‘WHY GODSE MURDERED GANDHI’: AN EYE OPENER!
Mahatma Gandhi was shot dead on January 30, 1948 by Nathuram Godse who did so because he was against his methods. Godse in his final address to the court explained ‘WHY I KILLED GANDHI!’ In my previous post on Mahatma Gandhi’s Assassination, I pointed that Mahatma Gandhi and his ideas will remain in the hearts of the Generations to come and surely will! See, we have seen the negative side of Godse’s act, but, was he totally wrong on his part? The answer is ‘No’, he wasn’t!After the murder, Nathuram enjoyed certain popularity among the refugees, particularly the women, who had borne the brunt of the Partition atrocities. But on the whole, the population was angry with him.
Nathuram Godse was a follower of Gandhi in many respects, e.g. he was very active in organizing inter-caste activities involving the Untouchables. But he had come to decide in 1947-48 that the Mahatma had betrayed everything he had stood for. Indeed, Gandhi had declared that Pakistan would only be created "over my dead body", but when the hour came, the champion of fasts unto death did not try this pressure tactic to force Mohammed Ali Jinnah, leader of the Pakistan movement, to abandon his demand for Partition. Millions of people, mostly Hindus and Sikhs in West Panjab and East Bengal, felt confident that Partition would not take place because the Mahatma gave them that assurance; and they felt betrayed when he threw them to the wolves. Nathuram Godse worked in the relief operations for Hindu-Sikh refugees from Pakistan, many of whom had been raped or had lost relatives and he held Gandhi responsible for their plight on two counts. Firstly, Gandhi could have prevented Partition, or at least staked his life in an attempt to do so; this he failed to do, probably because he knew that Jinnah would not give in. This failure also cast a shadow over the earlier occasions when he had staked his life to pressure people into doing his bidding: it now seemed that he had only used this tactic with people who could be counted upon to give in, so that there had never been any real risk of having to fast unto actual death.
Secondly, even after conceding Partition, a lot of bloodshed could have been averted by means of an orderly exchange of population, as advocated by the Dr. B.R. Ambedkar, free India's first Law Minister: all Muslims to Pakistan, all non-Muslims to India. At the time, neutral British troops were still around to oversee such an orderly migration, and the psychological climate was ready for this lesser-evil solution. Instead, Gandhi and his appointee as Congress leader, Jawaharlal Nehru, refused to countenance this bloodless solution out of attachment to the multiculturalist ideal. The result was that a spontaneous partial exchange of population took place anyway, but under much worse circumstances: nearly a million people were killed.

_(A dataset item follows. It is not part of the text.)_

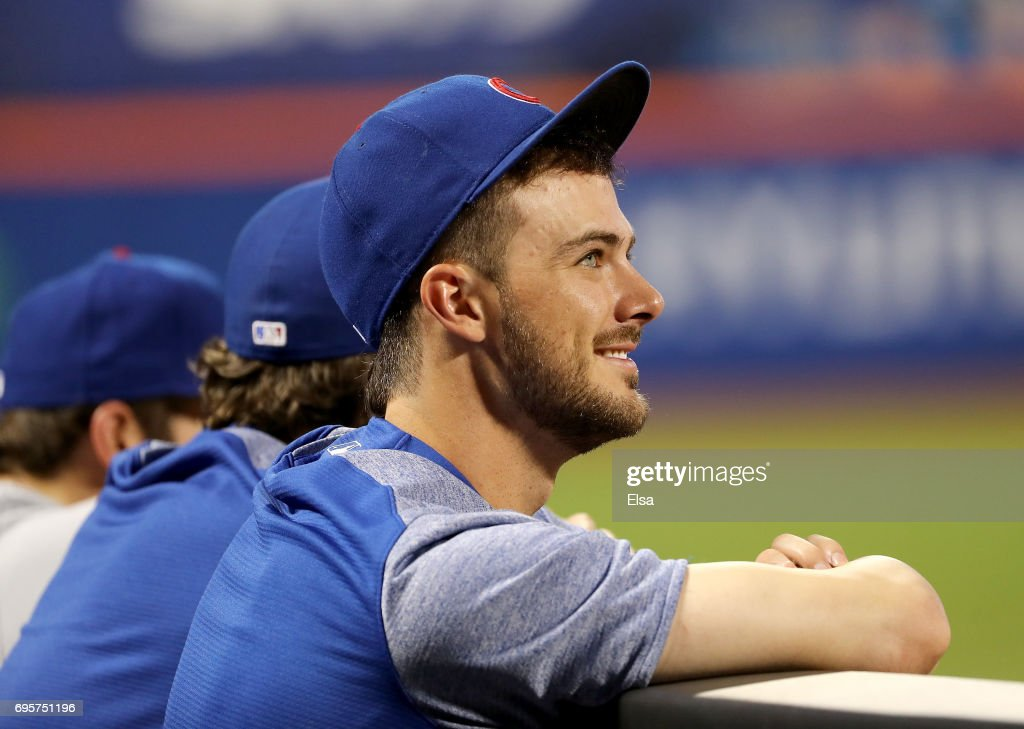 Kris Bryant #17 of the Chicago Cubs looks on from the dugout in the ninth inning against the New York Mets on June 13, 2017 at Citi Field in the Flushing neighborhood of the Queens borough of New York City.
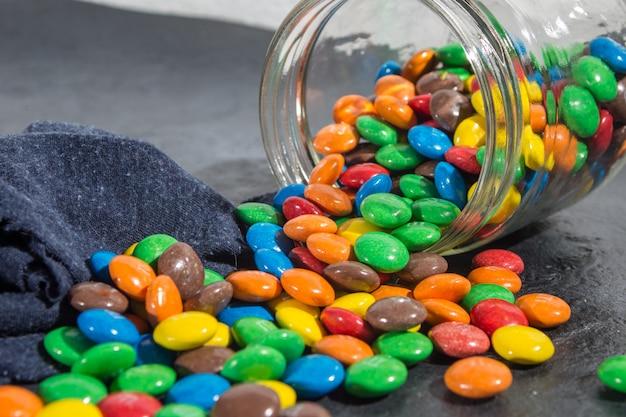 Deliciosos bombons de chocolate coloridos em frasco de vidro derramado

With the benefit of hindsight, we can only conclude that this second criticism is entirely justified. In India, the Hindu-Muslim riots which were a regular feature of pre-Independence India have resumed. In Pakistan, the situation is much worse: the non-Muslim minorities are being terrorized and squeezed out, and in 1971, the Pakistani army killed perhaps as many as two million Hindus in East Bengal, the biggest genocide after World War 2. In total, more than 3 million people (only counting the mortal victims, not the far more numerous refugees) would have been saved if the Indian leaders in 1947 had had the wisdom to settle for the lesser evil of an exchange of population. By contrast, the first criticism, the one uppermost in Godse's mind, is less justified. It is unfair to blame the Mahatma for the Partition, considering that most other Congress leaders had endorsed the very policies which had led to the Partition, along with the Mahatma or even before his rise. The Mahatma's failure was, in fact, the failure of Hindu society as a whole. But in the charged post-Partition atmosphere, he was made to bear most of the responsibility, and forgotten were the services he had rendered to his people, to the Fickle-minded People!

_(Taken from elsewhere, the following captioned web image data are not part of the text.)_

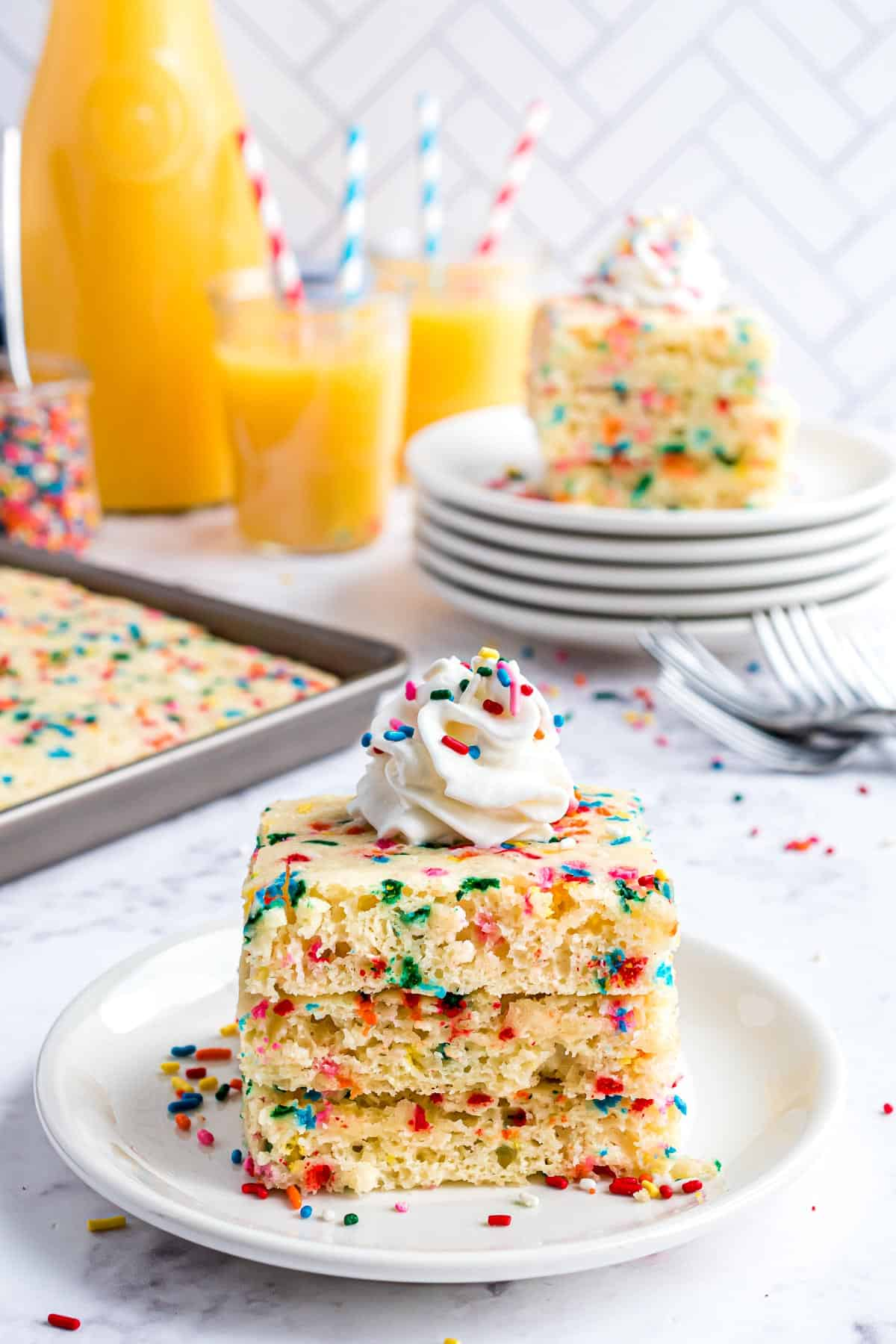 Three square pancakes with whipped cream and sprinkles.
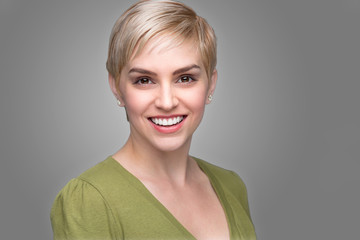 Young attractive edgy fashionable modern look young refreshing headshot short pixie hair perfect smile teeth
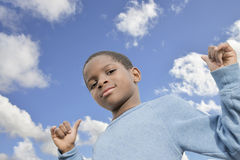 Young Afro boy, blue sky and sunny day Stock Photos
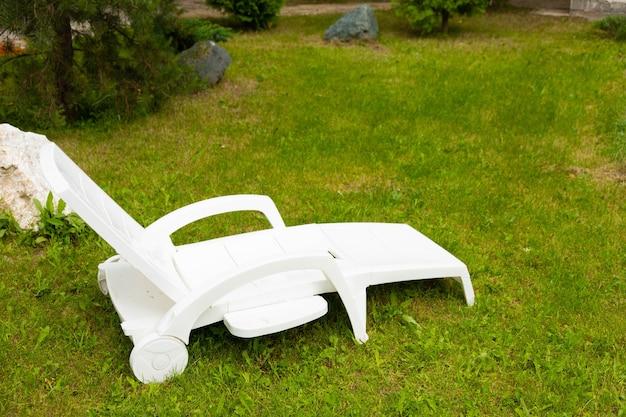 Espreguiçadeira de plástico branco em um gramado verde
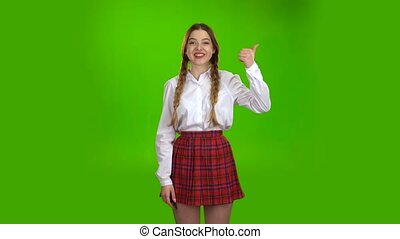 Teenager shows a thumbs up . Green Screen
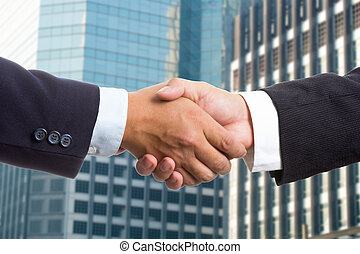 Businessman shake hands for deal thier business.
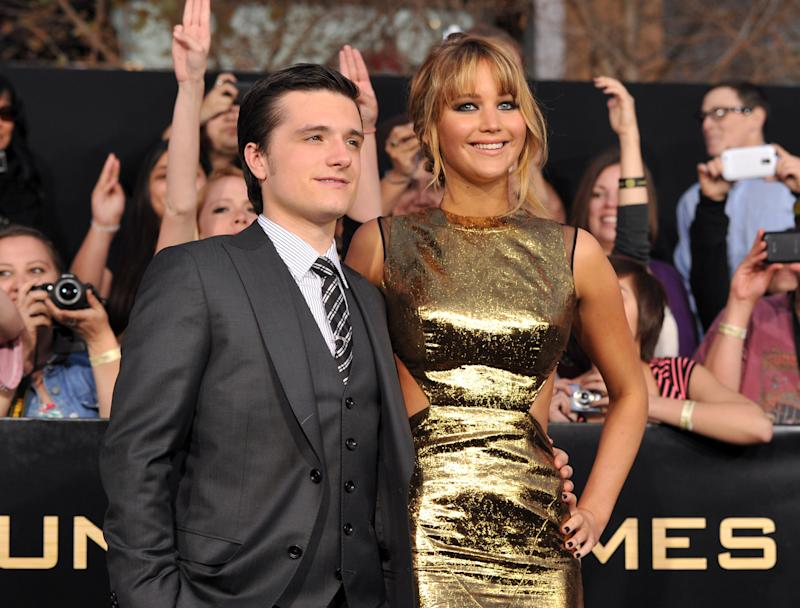 """LOS ANGELES, CA - MARCH 12: Actors Josh Hutcherson (L) and Jennifer Lawrence arrive at the premiere of Lionsgate's """"The Hunger Games"""" at Nokia Theatre L.A. Live on March 12, 2012 in Los Angeles, California. (Photo by Kevin Winter/Getty Images)"""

The final straw after which Godse "could not tolerate this man to live any longer", was Gandhi's "fast unto death" to force the Indian Government to pay 550 million Rupees to Pakistan, and to force the Hindu and Sikh refugees in Delhi to vacate the abandoned mosques and Muslim homes where they had found shelter (this was mid-winter 1947-48, temperature close to freezing). The money was Pakistan's fair share of British India's treasury, but it was nonetheless a strange and unique event to see one country pay such a sum of money to a country which had just invaded it: Pakistani troops were occupying a large part of Kashmir (which had by then legally acceded to India), where they exterminated the entire non-Muslim population. This moral statement, that certain fairness standards are to be maintained even in wartime, was too much for Godse and a few companions. On 30 January 1948, he shot the Mahatma at the beginning of his evening prayer-meeting in Birla House, Delhi.

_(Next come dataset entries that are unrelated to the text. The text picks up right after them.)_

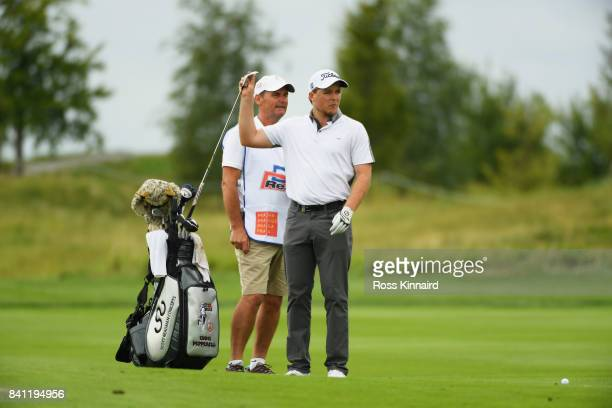 Eddie Pepperell of England and his caddie look along the 18th hole fairway during day one of the DD REAL Czech Masters at Albatross Golf Resort on...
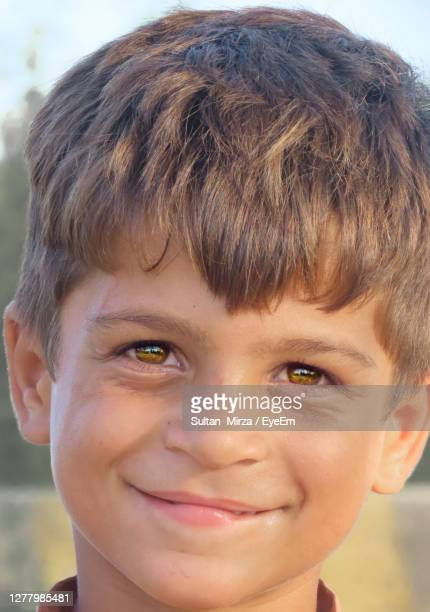 close-up portrait of smiling boy - pakistan stock pictures, royalty-free photos & images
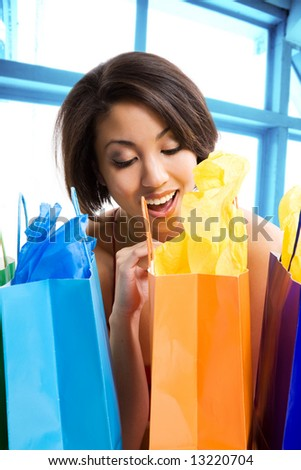 A shot of a beautiful black woman looking at her shopping bags in a store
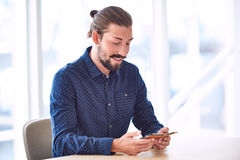 行家用使用他的电话的人小圆面包供以座位在桌上 免版税库存照片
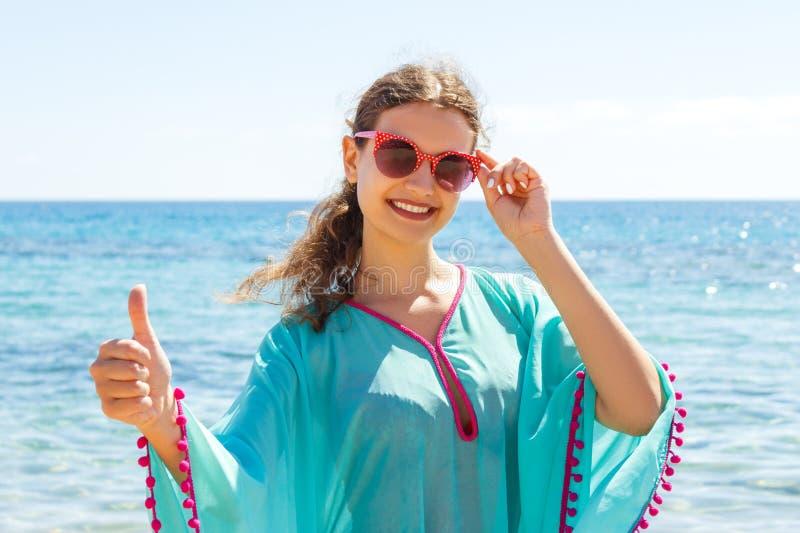Donna felice che dà i pollici sul segno della mano di successo fuori sulla spiaggia immagini stock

The aftereffects of the Mahatma’s killing were even more disheartening, as the man who led a country of millions to independence just got a Memorial in return as Raj Ghat. His ideas were neither followed by the leaders nor by the people who gave him the name BAPU! This way, Gandhi's death brought the death of Gandhism as a political factor in India. It strengthened the position of people who used his name but were objectively the worst enemies of everything he had stood for!